**What is required**
None of the pictures should appear; the lines from the line containing "Americano® Cortado 300 ml Becher mit Griff" through the last line of the listing must be repeated exactly.

**Dataset content**
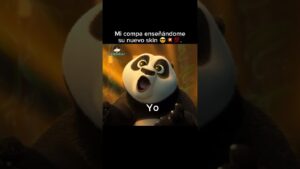 😌😌😌. #fortnite #ps5 #xbox #videojuegos #pcgaming #cod  #nintendo #csgo #helldivers2 #dota2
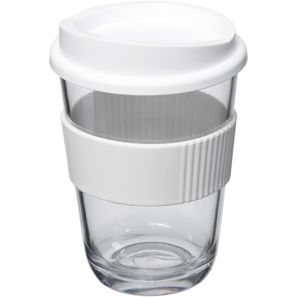 Americano® Cortado 300 ml Becher mit Griff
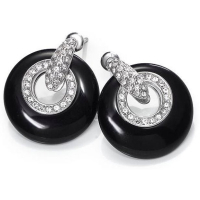 Сережки Viceroy 1065E000-95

**Result below**
 Americano® Cortado 300 ml Becher mit Griff
 Сережки Viceroy 1065E000-95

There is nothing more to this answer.